6 de mayo de 2009
Ya voy pensando en sacar las sandalias de su caja, sí, como te lo cuento... sacar las sandalias de tirilla del mueble zapatero y hacerme un Felipe de verano con blusina por fuera y pelo a la estivala, y enseñar los brazos blanquinos por la mediamanga [llenos de las tontas heriditas del invierno]... y luego dejar que los pantalones finos caigan por su peso desde esta cintura rebajada de medida por la crisis... y volver a pensar en Rosebud, a imaginarlo clítoris o larva, desnudo abierto o vaso para ser bebido.
La prueba del nueve siempre la hago en Punta Umbría, pues es allí donde estreno mi ropita de temporada con poses impertinentes [este año le tocó al sector bancario hacer el decorado para mi muestra estética].
Y con la ropa nueva [este año solo ha dado para un polo y un pantaloncete], sentirte como canonizado y subir a la peana de cada calle para orinarte entre carcajadas en los cajeros automáticos de la usura global, que es otra forma de estrenar y de estrenarse... buscarle el imposible Rosebud a la banca.
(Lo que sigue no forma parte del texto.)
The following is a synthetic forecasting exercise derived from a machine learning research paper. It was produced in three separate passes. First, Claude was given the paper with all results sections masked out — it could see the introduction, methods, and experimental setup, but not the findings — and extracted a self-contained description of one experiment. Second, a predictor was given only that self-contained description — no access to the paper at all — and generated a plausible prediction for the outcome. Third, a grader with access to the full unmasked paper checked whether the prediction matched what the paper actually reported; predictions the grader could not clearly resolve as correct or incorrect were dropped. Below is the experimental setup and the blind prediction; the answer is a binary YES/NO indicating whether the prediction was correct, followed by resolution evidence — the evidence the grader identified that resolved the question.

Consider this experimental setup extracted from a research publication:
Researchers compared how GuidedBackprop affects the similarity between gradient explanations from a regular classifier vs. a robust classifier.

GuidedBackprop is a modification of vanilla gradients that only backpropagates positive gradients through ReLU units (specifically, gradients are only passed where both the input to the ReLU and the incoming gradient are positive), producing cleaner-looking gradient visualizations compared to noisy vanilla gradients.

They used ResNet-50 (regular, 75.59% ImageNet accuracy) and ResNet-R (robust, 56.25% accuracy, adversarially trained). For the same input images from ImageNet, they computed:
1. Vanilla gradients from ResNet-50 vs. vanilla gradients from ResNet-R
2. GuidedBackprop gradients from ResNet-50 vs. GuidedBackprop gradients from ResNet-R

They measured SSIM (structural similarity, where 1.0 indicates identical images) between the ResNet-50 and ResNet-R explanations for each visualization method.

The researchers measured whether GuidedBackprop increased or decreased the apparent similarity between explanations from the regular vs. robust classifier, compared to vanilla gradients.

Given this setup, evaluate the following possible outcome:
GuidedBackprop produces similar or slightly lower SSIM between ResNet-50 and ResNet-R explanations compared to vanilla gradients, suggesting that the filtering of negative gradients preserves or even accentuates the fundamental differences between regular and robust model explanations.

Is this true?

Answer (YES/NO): NO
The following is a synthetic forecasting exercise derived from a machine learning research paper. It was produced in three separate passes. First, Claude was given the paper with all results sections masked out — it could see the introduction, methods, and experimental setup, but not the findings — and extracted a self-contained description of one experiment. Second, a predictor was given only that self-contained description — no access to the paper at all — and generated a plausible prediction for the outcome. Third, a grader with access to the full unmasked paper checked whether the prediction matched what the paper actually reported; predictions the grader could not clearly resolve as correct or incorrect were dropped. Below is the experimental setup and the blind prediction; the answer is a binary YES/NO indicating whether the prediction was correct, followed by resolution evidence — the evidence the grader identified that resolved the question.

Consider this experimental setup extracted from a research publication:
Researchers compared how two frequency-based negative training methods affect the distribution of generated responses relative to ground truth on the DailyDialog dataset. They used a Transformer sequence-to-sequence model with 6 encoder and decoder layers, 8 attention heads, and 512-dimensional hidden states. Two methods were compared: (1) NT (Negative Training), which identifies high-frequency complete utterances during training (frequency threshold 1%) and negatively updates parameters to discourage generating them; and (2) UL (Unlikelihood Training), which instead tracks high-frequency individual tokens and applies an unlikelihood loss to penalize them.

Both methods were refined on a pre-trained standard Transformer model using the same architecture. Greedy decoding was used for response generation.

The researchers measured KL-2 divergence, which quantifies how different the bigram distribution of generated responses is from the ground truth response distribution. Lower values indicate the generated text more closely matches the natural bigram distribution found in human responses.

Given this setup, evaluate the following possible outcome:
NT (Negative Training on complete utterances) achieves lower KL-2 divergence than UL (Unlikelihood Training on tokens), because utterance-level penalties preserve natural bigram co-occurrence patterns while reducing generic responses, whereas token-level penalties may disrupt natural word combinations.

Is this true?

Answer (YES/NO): YES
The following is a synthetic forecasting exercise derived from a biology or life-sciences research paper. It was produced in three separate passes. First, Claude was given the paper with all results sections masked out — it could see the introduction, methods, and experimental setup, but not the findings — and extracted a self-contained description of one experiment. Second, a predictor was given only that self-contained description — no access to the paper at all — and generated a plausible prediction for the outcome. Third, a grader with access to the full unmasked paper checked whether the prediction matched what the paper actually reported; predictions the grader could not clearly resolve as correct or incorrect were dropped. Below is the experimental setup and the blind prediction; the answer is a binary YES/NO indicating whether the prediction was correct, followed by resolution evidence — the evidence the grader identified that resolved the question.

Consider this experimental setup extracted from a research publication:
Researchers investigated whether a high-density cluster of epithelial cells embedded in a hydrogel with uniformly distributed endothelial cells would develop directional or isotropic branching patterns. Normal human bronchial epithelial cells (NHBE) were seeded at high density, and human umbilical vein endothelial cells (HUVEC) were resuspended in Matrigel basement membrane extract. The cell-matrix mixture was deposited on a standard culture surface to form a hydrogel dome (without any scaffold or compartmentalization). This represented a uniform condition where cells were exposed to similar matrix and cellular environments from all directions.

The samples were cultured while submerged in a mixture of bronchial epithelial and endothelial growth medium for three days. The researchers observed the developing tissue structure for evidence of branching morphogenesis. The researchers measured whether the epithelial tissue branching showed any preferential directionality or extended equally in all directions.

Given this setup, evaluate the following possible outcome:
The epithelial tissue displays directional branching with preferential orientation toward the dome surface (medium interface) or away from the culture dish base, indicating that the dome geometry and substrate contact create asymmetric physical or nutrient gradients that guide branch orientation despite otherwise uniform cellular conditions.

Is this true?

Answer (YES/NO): NO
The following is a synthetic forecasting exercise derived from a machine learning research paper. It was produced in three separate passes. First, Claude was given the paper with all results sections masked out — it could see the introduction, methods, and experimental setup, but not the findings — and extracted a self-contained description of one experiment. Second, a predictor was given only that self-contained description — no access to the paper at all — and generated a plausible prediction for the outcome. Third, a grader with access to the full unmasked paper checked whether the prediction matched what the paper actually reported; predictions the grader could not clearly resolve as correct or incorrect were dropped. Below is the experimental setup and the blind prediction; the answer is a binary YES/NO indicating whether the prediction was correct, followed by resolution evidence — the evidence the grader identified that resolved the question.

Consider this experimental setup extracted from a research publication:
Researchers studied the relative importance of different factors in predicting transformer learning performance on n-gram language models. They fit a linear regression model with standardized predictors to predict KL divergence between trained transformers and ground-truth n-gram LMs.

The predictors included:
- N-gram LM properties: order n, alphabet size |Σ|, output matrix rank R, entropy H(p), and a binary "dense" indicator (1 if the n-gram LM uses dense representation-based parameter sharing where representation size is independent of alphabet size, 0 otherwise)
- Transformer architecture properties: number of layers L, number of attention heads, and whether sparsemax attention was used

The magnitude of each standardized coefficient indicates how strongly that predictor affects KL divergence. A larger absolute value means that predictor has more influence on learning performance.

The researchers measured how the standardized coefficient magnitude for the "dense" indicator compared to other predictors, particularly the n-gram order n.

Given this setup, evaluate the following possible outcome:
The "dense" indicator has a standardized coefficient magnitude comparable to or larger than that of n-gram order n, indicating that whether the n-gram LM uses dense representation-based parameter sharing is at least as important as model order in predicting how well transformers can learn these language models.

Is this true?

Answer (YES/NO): YES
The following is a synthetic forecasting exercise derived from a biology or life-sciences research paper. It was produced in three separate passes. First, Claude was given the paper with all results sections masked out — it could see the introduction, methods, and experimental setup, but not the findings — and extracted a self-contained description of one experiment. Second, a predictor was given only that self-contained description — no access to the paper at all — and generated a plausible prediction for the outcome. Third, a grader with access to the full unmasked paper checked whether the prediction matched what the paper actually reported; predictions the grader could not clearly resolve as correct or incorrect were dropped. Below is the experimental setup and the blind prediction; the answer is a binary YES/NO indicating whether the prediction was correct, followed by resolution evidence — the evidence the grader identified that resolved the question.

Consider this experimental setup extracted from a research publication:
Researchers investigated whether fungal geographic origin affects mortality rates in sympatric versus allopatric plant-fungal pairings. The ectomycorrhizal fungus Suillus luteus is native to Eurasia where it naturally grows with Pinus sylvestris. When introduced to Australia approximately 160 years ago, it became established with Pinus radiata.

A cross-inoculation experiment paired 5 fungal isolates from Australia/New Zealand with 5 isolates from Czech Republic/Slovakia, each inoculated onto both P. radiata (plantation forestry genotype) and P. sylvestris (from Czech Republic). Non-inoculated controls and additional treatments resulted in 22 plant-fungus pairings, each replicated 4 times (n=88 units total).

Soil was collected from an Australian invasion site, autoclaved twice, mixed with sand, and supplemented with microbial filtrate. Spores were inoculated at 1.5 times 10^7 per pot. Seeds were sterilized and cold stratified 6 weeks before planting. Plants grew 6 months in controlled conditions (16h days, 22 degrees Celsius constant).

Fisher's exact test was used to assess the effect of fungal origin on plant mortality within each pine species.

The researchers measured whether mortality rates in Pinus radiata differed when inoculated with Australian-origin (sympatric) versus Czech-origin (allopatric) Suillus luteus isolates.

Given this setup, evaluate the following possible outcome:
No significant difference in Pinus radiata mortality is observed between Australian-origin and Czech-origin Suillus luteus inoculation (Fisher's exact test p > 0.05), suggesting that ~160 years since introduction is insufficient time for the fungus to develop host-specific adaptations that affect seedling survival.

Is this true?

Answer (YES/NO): NO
También con ropa nueva te sientes gatinino [tendré que explicárselo un día al lama Norio para que incorpore el tema vestuario a sus mantras felinos], que es como estar de nuevo recuperando el ciclo que tan bien describió Ángel González... “en verano, los gatos andan a gatas, es decir, a cuatro patas... en invierno, también, pero más tristes.”... y salir como de muda limpia es de lo más cocolín.
Y cuando pasa el estreno y sigue anticiclónica la historia, entonces se enfoca Rosebud como norte único y diverso, como horizonte tendido en el que colgarse hasta el final de verano... lo tomas con las gafas de sol [ésas que no dejan ver hacia dónde se dirigen tus miradas] y lo tramitas como la carne que debiera ser, carne caliente, carne hecha, carne latiendo... y a veces te haces con él un hot dog, y a veces lo tomas con hielo picado hasta el borde [Rosebud frappé], y a veces lo degustas en crudo como el jamón curado... y siempre lo piensas, en cada cara, en cada falda, en cada axila, en cada muslo tendido en formación bañista... entonces Rosebud se hace verano y consigna, sudor rico y siesta, noche interminable, sonrisas, gestos cómplices, ardides y roces.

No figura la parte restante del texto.